Re: [PATCHv8 0/5] Driver for new "VMD" device

From: Bjorn Helgaas
Date: Mon Feb 22 2016 - 17:10:34 EST


On Wed, Jan 20, 2016 at 04:01:11PM -0600, Bjorn Helgaas wrote:
> On Sat, Jan 16, 2016 at 02:19:38PM -0800, Veal, Bryan E. wrote:
> > On Fri, Jan 15, 2016 at 03:49:02PM -0600, Bjorn Helgaas wrote:
> > > Even though you found this issue before posting the RFC code, I assume
> > > the issue is still relevant in the current code, and you still want to
> > > clear IORESOURCE_MEM_64, right?
> >
> > Yes.
> >
> > > This is where I get confused. IORESOURCE_MEM_64 *should* mean "the
> > > hardware register associated with this resource can accommodate a
> > > 64-bit value." If we're using IORESOURCE_MEM_64 to decide whether to
> > > use a prefetchable vs. a non-prefetchable window, that sounds broken.
> > >
> > > Can you point me to the relevant code, and maybe give an example? I'm
> > > pretty sure the code doesn't completely match the spec, and maybe this
> > > is a case where we have to set the flags non-intuitively to get the
> > > desired result.
> > >
> > > > Below the port, the "prefetchable" propoerty
> > > > *is* restrictive: the addresses can't be used for non-prefetchable BARs.
> > > >
> > > > Thus, in the specific case where a 64-bit non-prefetchable VMD bar happens
> > > > to contain a 32-bit address, removing the IORESOURCE_MEM_64 flag allows
> > > > the address resource to be used for *any* non-prefetchable BARs (32-bit or
> > > > 64-bit) downstream.
> > >
> > > If I understand correctly, these VMD BARs (VMD_MEMBAR1 and
> > > VMD_MEMBAR2) effectively become the host bridge windows available for
> > > devices below the VMD.
> > >
> > > I infer that if the VMD host bridge window is non-prefetchable and has
> > > IORESOURCE_MEM_64 set, we won't put a 32-bit non-prefetchable BAR in
> > > that window. That sounds like a bug, but let me be the first to admit
> > > that I don't understand our PCI resource allocation code.
> >
> > I don't think anything is broken. You are correct that the MEMBARs are
> > used as a host bridge window. The reason to clear the flag is a side
> > effect of that.
> >
> > For BARs, the flags describe capabilities.
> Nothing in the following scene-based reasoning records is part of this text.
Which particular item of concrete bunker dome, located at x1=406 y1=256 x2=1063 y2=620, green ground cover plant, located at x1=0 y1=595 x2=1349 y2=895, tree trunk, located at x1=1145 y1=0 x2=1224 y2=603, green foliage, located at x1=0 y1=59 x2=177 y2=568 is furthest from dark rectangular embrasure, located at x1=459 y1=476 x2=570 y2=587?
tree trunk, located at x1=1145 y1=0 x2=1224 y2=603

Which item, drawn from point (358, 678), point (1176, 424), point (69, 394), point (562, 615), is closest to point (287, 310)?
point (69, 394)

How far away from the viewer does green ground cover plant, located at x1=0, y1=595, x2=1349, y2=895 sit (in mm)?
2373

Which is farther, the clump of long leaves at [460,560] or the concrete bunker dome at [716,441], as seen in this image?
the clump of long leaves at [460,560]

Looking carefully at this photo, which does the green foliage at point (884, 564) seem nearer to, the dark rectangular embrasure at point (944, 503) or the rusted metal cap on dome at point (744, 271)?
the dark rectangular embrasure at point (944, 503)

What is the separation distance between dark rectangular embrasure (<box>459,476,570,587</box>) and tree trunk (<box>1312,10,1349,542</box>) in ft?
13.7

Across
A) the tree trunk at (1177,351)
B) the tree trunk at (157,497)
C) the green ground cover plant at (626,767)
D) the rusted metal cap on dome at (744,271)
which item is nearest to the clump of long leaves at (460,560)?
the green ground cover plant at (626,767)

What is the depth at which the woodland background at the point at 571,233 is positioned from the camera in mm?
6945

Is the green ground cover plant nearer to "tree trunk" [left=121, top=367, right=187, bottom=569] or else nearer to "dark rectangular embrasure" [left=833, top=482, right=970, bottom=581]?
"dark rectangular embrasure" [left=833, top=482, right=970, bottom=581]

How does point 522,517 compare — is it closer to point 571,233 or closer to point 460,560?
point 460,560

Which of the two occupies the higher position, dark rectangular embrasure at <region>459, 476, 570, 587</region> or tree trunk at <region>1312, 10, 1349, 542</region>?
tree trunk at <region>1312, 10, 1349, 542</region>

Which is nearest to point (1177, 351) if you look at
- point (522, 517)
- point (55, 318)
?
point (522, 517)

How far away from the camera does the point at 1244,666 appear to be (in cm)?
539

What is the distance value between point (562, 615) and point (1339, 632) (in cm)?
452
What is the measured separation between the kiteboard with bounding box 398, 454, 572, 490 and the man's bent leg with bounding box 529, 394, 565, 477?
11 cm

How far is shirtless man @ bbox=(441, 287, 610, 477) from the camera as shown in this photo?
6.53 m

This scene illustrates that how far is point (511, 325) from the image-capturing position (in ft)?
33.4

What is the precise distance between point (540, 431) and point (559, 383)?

For resources, they are
> > interpreted as restrictions.
> >
> > If VMD has a 32-bit resource in a 64-bit non-prefetchable BAR, without
> > clearing the flag, it yields a host bridge resource, and thus root bus
> > resource, with IORESOURCE_MEM_64 set.
> >
> > Downstream of VMD, the root port's 32-bit non-prefetchable base/limit
> > registers can't handle the 64-bit resource, but the 64-bit prefetchable
> > window can, so that's where it ends up. (See pci_bus_alloc_resource().)
>
> OK, I think I finally found the critical comment, which is in
> __pci_assign_resource():
>
> Even if a 64-bit prefetchable bridge window is below 4GB, we can't
> put a 32-bit prefetchable resource in it because pbus_size_mem()
> assumes a 64-bit window will contain no 32-bit resources. If we
> assign things differently than they were sized, not everything will
> fit.
>
> There's no reason we can't put a Root Port's 32-bit non-prefetchable
> window inside a 64-bit VMD window that happens to be below 4GB,
> *except* for the fact that pbus_size_mem() assumes we won't do that.
>
> The VMD code needs a reference to that comment.
>
> I guess you're relying on BIOS to assign your non-prefetchable VMD BAR
> below 4GB even though it's a 64-bit BAR? If Linux assigned that BAR,
> e.g., after a hot-add of a VMD, we might put it above 4GB, and then
> Root Ports downstream from the VMD would not be able to use any
> non-prefetchable space.

I see another VMD patch on the list, but I'm still waiting for
resolution to this comment and question. For the first one, about
clearing IORESOURCE_MEM_64, I have in mind something like the
following patch.

I'm not sure how to deal with the question of a hot-added VMD. Maybe
all we can do now is add a comment to the effect that we assume BIOS
has assigned the non-prefetchable BAR below 4GB, and if Linux assigns
that BAR for hot-added VMDs, that assumption will likely break.

Bjorn


diff --git a/arch/x86/pci/vmd.c b/arch/x86/pci/vmd.c
index d57e480..7554722 100644
--- a/arch/x86/pci/vmd.c
+++ b/arch/x86/pci/vmd.c
@@ -532,6 +532,16 @@ static int vmd_enable_domain(struct vmd_dev *vmd)
.flags = IORESOURCE_BUS | IORESOURCE_PCI_FIXED,
};

+ /*
+ * If the window is below 4GB, clear IORESOURCE_MEM_64 so we can
+ * put 32-bit resources in the window.
+ *
+ * There's no hardware reason why a 64-bit window *couldn't*
+ * contain a 32-bit resource, but pbus_size_mem() computes the
+ * bridge window size assuming a 64-bit window will contain no
+ * 32-bit resources. __pci_assign_resource() enforces that
+ * artificial restriction to make sure everything will fit.
+ */
res = &vmd->dev->resource[VMD_MEMBAR1];
upper_bits = upper_32_bits(res->end);
flags = res->flags & ~IORESOURCE_SIZEALIGN;